The Transport Worker Union has had a significant win in NSW today that will see couriers receive enforceable pay rises between 36 and 46 per cent over three years and further protections – including for Amazon flex drivers in a world first.
The TWU led industry wide consultation with ARTIO, Ai Group and the NSW Business Chamber, and major transport companies such as FedEx, Global Express and Toll, that resulted in the NSW Industrial Relations Commission determining that owner-drivers of vans with a carrying capacity between 1.5 and 3 tonnes will be entitled to an enforceable rate of $43.74 an hour.

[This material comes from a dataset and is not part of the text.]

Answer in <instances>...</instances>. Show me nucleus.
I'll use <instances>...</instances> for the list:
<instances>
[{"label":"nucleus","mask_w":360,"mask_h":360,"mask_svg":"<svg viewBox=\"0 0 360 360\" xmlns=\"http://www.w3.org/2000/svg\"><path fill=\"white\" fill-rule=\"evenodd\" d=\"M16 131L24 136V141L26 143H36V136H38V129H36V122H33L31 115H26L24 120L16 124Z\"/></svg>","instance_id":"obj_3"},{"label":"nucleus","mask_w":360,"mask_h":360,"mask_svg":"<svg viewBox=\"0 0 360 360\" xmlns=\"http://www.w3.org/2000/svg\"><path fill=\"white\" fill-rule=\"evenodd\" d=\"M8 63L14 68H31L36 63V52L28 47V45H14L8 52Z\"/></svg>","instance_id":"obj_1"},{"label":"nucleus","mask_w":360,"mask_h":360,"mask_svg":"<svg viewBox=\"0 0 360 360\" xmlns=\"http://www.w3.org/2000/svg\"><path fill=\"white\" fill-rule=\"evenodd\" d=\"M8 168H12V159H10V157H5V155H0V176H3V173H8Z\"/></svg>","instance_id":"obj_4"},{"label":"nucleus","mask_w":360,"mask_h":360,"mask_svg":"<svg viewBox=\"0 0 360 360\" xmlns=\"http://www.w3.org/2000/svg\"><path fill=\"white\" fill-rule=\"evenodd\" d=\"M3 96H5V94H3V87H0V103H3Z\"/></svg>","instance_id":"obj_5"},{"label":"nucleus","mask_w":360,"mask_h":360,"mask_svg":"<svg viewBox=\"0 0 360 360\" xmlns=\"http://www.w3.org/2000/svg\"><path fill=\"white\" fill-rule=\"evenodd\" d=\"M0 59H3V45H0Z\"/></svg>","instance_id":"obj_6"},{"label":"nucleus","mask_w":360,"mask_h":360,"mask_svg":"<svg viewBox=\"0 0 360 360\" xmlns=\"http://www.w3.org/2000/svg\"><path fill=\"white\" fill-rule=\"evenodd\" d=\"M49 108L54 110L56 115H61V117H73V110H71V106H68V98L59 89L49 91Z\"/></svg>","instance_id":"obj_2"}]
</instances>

Amazon Flex drivers are also captured in the ruling and for the first time will be entitled to an enforceable rate of $37.80 an hour. It’s a world first that Amazon Flex drivers in NSW will have enforceable rates of pay along with rights to dispute resolution, union representation and collective bargaining.
This win comes off the backs of thousands of couriers who fought for years on the Fight for 40 campaign, and is a momentous achievement for couriers, their families and road safety.
Vehicle operating costs have skyrocketed in recent years but pay hasn’t changed, leaving some drivers earning below minimum wage after costs. Today’s decision is the first significant pay rise many drivers have had in 15 years.
Quotes attributable to ACTU Secretary Sally McManus:
“Gig economy employers have been put on notice today – Australians will not tolerate his business model that relies on poverty wages and worker exploitation.
“While today’s decision is a substantial win in NSW, the national crisis will remain unless the Morrison Government takes a stand and regulates the gig economy to ensure that workers have basic rights.
“Today’s decision will be the first significant pay rise that many drivers have seen in 15 years, over which time operating costs have increased dramatically, leaving many drivers earning below minimum wage.
“The TWU are the first workers in the world to win the right for Amazon Flex workers to have enforceable rates of pay along with rights to dispute resolution, union representation and collective bargaining – they have shown that workers standing together can take on the biggest companies in the world.”